3. Introduce soft solid finger foods

  • Here’s the secret to first finger foods --- Offer only pieces of solid food that that baby can pick up with his small fingers, place it in his mouth where it rapidly melts in his saliva! Baby may mash the food for a short time with his gums but must not have to chew it yet.
  • Introduce soft pieces of solid foods (fruits, vegetables, breads, meats) by putting in a small clean nylon mesh bag attached to his baby seat. Let baby put the food bag in his mouth or play with it, mashing the food to experience its taste. Since the pieces remain in the bag, there is no danger of baby choking on the food, ‘di ba?
  • Provide bite-size solid foods that require very little chewing but can be mashed with the tongue and gums. These include mashed or finely chopped or diced vegetable and fruit that baby can easily pick up and put in his mouth with his fingers.
  • Advance to foods that use more tongue and cheek manipulation for chewing. But remember --- do not offer solids (like meat, salads, raw veggies) that need grinding of teeth and moving food from one side of his mouth to the other. These are skills that your baby still has to learn in the next months.

Guidelines for parents

  • Encourage and support your baby’s ability to put fingers, safe toys and objects in his mouth and to explore them with his jaw, lips, and tongue.

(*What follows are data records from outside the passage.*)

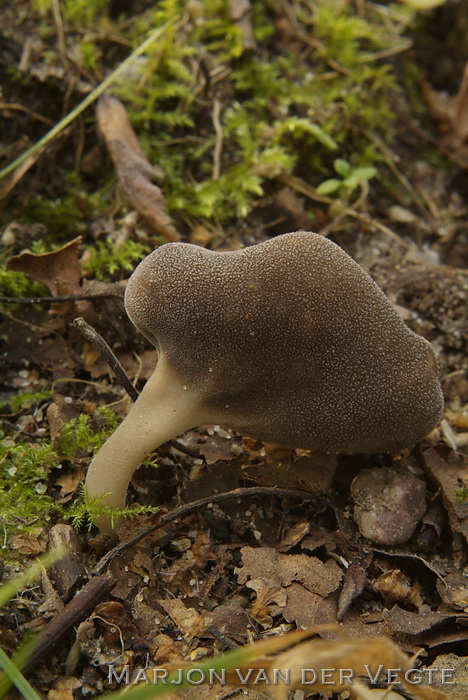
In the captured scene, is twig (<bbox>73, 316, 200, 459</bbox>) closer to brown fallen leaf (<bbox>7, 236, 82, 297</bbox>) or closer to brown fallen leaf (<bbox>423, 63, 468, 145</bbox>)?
brown fallen leaf (<bbox>7, 236, 82, 297</bbox>)

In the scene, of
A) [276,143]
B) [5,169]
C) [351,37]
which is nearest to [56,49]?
[5,169]

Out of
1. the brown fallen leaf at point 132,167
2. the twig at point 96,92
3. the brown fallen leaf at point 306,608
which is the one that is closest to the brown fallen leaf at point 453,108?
the twig at point 96,92

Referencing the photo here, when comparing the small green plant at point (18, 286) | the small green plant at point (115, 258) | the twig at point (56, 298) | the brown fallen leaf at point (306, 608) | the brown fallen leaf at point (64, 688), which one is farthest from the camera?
the small green plant at point (115, 258)

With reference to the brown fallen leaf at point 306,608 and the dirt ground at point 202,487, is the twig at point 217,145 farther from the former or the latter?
the brown fallen leaf at point 306,608

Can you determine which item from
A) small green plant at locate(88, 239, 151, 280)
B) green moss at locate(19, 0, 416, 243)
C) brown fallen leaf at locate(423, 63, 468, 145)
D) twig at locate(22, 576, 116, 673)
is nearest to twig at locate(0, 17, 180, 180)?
green moss at locate(19, 0, 416, 243)

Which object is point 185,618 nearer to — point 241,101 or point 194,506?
point 194,506
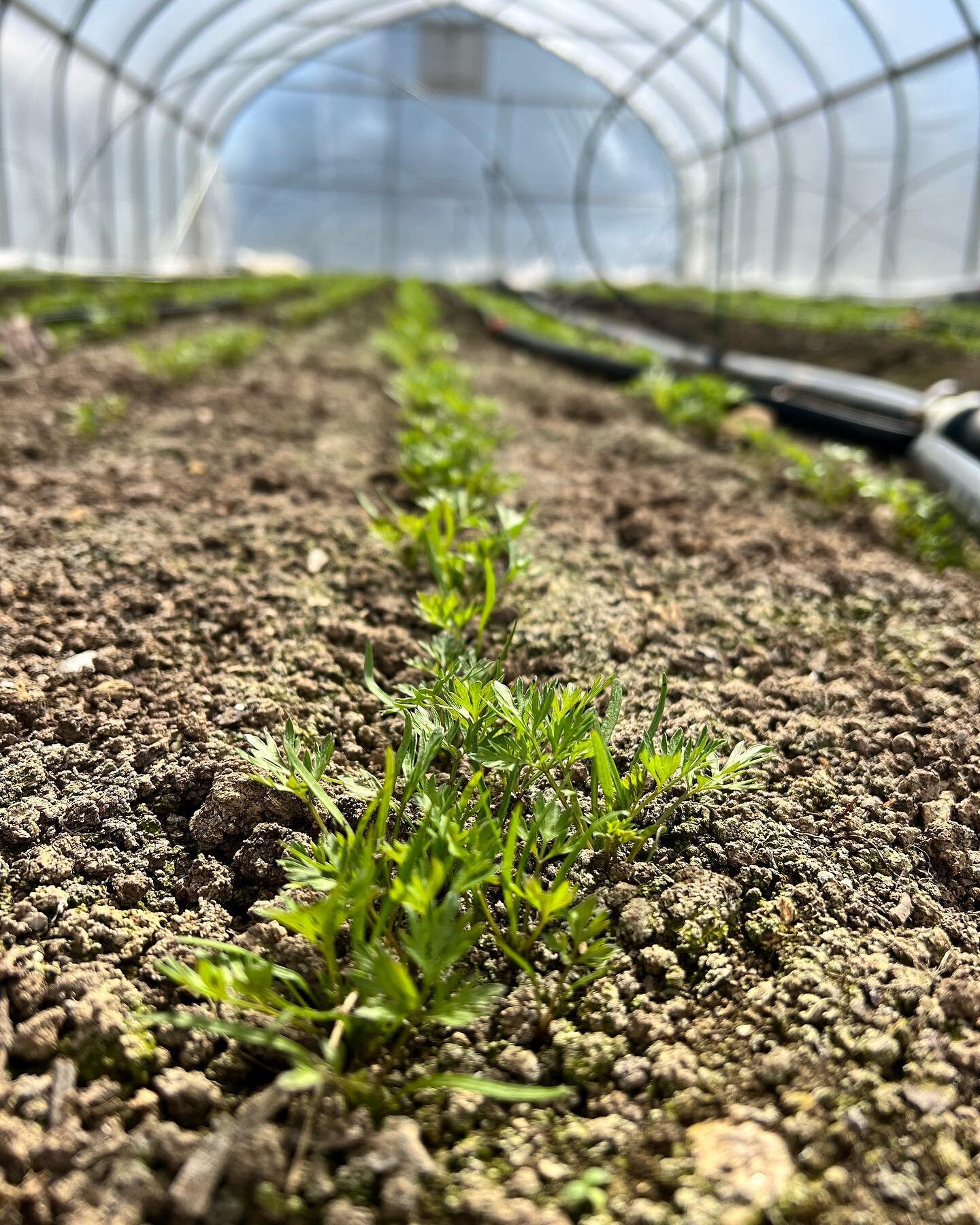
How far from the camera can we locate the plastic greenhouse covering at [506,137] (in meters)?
10.6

Know that this is how most babies develop the first skills that will lead toward handling lumpy foods.
  • Around 8 months, wait until your baby sits independently before introducing thicker purees and soft lumpy foods. Babies need to have the physical and neurological maturity to succeed in chewing. Siyempre, iba-iba naman ang babies --- not all of them are ready for this at the same age level.
  • Your baby does not need to have teeth to learn to chew. The first steps of chewing require only tongue, jaw and cheek movements. Teeth are used later for more complicated food with fibers that must be broken up.
  • Introduce new foods to your baby after offering enough of a familiar food or texture when he is not super hungry. You can give your baby the pureed food, then offer a small spoonful of the textured food mixed into the familiar puree, and again, a spoonful of the pureed food. Do this little by little. Then, you can also give spoonfuls of the textured food and follow it with several spoons of pureed food. Pretty soon, as your baby becomes used to the new texture, he will be able to eat only the textured foods.

Does my baby have a say in all this?

Even if you follow the step-by-step procedure, your baby still has the final word on this. Here are some tips to help your future foodie spot the difference between food textures:

  • Offer him part of the meal puréed and the other part mashed or in small pieces, depending on his age.
  • Occasionally let your child touch the food with his hands so that he develops all his senses.
  • If your baby doesn't like a particular texture: wait a few days then, try the same texture again with a different food.
  • If your baby refuses to taste a new food: don't force him to eat it. If getting him to eat solids turns out to be long stressful process, don't rush it. Never turn mealtimes into an emotional tug of war or a battle of wills by saying “Eat this for mommy” or something like that. Your baby may just need some time to adjust to all these new exciting foods!